Extract:
75.The study on access to justice in cases of discrimination carried out by the Swiss Centre of Expertise in Human Rights provides an overview of recent judgments in cases of discrimination on grounds of sexual orientation or identity. The Federal Supreme Court has, for instance, considered whether health insurance funds should pay for transsexual persons’ sex change operations. It has also ruled on several occasions on the question of adoption of the child of a registered partner or equal treatment of married couples and registered partners on the one hand and unmarried cohabitants on the other. There is also recent case law of the Swiss Federal Supreme Court concerning the application of general provisions of private law and criminal provisions in relation to sexual orientation.

Replies to the questions raised in paragraph 9

76.Switzerland has signed the Council of Europe Convention of 11 May 2011 on Preventing and Combating Violence against Women and Domestic Violence (the Istanbul Convention 3).

77.The Federal Act on Extra-Procedural Witness Protection, which entered into force on 1 January 2013, governs the implementation of witness protection programmes for persons threatened because of their cooperation in criminal proceedings, including victims of violence.

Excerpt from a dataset
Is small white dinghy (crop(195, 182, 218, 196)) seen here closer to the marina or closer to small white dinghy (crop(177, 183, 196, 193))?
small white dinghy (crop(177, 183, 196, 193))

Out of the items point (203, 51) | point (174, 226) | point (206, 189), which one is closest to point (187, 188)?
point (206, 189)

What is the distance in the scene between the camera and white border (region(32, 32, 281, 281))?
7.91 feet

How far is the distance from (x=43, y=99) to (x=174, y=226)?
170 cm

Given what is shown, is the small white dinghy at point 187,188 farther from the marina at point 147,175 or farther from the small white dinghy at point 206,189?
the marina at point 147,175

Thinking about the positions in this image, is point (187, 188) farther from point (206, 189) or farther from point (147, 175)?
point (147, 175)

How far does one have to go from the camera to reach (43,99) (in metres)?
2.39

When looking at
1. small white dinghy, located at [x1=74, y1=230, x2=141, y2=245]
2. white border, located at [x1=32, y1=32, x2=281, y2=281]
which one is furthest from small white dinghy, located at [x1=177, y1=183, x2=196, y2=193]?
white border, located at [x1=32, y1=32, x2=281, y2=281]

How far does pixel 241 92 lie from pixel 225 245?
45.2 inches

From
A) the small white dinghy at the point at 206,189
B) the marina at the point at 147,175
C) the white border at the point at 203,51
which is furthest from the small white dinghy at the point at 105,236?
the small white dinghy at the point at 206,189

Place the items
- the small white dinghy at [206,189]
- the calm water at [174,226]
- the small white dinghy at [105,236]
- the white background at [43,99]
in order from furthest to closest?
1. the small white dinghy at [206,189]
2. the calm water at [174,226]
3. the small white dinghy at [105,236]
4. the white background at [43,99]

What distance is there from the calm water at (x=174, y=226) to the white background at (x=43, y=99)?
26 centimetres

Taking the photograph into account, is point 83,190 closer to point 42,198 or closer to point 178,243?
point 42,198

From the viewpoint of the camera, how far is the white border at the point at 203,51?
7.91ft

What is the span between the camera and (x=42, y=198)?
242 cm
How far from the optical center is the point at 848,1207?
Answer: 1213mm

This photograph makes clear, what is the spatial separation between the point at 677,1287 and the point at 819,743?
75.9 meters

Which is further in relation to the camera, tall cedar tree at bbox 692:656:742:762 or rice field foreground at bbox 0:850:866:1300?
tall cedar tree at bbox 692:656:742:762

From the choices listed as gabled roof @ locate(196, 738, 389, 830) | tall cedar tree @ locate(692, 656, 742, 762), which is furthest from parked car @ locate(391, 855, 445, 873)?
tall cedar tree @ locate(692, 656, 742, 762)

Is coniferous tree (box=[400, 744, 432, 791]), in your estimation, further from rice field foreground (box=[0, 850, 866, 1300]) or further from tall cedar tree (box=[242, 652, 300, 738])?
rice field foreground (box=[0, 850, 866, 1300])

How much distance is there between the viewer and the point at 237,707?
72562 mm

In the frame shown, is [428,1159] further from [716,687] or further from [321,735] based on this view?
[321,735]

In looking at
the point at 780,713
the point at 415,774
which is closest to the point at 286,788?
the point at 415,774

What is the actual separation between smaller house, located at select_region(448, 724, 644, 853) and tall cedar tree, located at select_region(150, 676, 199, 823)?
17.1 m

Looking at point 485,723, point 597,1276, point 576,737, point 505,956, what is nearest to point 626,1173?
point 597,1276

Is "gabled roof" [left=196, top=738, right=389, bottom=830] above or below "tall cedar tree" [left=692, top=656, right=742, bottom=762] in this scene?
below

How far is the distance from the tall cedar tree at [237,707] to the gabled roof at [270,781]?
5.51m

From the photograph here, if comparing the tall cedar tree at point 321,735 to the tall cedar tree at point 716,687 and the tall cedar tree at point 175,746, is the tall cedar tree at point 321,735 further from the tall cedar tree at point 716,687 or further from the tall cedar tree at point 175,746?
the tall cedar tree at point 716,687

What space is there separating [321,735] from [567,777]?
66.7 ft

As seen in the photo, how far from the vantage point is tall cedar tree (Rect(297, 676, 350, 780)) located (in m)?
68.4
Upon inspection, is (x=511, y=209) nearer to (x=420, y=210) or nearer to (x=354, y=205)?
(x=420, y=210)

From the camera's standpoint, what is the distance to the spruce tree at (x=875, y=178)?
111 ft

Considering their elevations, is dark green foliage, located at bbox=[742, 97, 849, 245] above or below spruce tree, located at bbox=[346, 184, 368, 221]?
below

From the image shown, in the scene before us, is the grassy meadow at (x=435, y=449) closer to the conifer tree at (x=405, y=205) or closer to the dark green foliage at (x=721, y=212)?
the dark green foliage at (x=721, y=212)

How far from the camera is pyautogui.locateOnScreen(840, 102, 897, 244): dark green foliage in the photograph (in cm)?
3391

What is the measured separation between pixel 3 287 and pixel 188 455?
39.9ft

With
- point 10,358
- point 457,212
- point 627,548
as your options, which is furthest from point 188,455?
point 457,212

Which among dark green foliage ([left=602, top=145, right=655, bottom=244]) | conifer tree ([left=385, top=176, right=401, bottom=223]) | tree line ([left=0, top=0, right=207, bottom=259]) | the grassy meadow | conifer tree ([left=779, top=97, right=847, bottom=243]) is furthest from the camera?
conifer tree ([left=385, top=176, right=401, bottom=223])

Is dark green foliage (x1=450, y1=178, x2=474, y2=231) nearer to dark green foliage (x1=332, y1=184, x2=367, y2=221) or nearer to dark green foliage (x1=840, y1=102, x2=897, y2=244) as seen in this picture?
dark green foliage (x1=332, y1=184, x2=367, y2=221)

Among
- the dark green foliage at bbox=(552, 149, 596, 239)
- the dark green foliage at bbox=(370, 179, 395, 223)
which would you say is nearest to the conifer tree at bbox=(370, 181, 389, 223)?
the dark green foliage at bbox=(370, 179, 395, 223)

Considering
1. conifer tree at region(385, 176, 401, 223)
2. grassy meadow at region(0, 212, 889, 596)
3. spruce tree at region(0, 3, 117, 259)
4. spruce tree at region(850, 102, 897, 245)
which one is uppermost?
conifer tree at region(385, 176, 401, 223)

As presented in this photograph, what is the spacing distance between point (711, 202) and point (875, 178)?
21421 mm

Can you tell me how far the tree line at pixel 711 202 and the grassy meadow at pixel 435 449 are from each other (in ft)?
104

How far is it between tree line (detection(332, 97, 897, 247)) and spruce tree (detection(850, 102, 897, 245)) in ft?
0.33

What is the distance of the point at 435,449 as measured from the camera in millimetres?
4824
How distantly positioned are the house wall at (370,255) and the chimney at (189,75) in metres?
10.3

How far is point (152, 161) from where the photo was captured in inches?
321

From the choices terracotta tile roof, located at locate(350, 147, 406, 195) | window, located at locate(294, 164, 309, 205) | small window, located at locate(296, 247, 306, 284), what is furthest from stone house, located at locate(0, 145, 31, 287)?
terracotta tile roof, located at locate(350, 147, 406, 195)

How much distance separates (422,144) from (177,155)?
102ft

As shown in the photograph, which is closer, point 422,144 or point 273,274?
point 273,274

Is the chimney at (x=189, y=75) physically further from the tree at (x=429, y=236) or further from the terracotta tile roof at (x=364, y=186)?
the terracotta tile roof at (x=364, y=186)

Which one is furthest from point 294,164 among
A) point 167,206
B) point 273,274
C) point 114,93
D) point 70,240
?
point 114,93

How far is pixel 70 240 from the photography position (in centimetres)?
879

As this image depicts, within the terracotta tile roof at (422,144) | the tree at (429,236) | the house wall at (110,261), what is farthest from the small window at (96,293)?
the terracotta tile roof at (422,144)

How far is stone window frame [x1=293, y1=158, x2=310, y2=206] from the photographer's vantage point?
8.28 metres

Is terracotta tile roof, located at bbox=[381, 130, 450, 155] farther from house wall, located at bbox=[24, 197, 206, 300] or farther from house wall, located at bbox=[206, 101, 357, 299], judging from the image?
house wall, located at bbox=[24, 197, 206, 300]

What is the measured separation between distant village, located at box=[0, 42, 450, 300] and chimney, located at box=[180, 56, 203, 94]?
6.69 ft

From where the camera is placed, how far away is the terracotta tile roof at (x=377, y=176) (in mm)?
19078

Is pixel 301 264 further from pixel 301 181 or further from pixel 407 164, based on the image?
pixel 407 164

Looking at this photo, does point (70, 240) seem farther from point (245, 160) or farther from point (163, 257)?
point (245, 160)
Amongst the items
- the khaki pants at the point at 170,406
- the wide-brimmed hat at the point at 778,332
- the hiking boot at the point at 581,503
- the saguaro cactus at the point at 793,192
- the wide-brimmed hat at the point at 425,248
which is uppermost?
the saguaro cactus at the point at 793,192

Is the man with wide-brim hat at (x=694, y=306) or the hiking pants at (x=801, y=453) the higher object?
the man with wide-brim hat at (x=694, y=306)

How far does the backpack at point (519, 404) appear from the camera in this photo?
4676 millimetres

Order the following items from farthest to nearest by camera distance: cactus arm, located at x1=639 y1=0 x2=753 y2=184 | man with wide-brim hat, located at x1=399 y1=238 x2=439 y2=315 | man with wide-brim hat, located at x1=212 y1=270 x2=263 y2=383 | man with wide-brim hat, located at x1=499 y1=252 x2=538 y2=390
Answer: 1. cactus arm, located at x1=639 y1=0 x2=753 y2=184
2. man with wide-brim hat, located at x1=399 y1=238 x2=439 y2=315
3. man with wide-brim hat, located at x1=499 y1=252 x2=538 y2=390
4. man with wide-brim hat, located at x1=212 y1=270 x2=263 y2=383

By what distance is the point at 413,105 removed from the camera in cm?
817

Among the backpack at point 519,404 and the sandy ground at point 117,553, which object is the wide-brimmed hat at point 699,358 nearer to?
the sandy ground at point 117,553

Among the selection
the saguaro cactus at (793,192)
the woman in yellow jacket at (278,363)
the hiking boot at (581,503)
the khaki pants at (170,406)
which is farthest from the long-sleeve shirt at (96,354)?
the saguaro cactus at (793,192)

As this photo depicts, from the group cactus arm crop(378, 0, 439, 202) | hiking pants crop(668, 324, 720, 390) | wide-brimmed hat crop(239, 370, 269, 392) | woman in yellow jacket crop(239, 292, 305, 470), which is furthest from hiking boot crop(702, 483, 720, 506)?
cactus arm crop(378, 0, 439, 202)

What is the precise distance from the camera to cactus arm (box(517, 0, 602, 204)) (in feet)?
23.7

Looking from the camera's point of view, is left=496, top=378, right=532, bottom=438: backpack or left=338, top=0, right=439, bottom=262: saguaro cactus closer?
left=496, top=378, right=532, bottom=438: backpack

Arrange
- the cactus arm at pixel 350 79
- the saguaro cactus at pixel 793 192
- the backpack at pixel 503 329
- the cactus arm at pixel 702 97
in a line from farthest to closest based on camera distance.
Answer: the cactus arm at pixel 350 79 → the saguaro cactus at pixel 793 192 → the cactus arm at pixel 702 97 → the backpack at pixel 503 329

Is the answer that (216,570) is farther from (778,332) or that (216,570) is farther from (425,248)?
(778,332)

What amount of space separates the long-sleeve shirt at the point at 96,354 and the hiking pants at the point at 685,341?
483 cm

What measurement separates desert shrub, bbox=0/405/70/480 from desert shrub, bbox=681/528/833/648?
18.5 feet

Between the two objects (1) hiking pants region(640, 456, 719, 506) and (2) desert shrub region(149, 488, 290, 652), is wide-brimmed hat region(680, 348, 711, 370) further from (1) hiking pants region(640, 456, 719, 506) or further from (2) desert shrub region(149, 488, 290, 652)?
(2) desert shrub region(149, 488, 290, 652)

Written request: Can you extract the full Swiss human rights passage above and reproduce it word for word?

The result:
75.The study on access to justice in cases of discrimination carried out by the Swiss Centre of Expertise in Human Rights provides an overview of recent judgments in cases of discrimination on grounds of sexual orientation or identity. The Federal Supreme Court has, for instance, considered whether health insurance funds should pay for transsexual persons’ sex change operations. It has also ruled on several occasions on the question of adoption of the child of a registered partner or equal treatment of married couples and registered partners on the one hand and unmarried cohabitants on the other. There is also recent case law of the Swiss Federal Supreme Court concerning the application of general provisions of private law and criminal provisions in relation to sexual orientation.

Replies to the questions raised in paragraph 9

76.Switzerland has signed the Council of Europe Convention of 11 May 2011 on Preventing and Combating Violence against Women and Domestic Violence (the Istanbul Convention 3).

77.The Federal Act on Extra-Procedural Witness Protection, which entered into force on 1 January 2013, governs the implementation of witness protection programmes for persons threatened because of their cooperation in criminal proceedings, including victims of violence.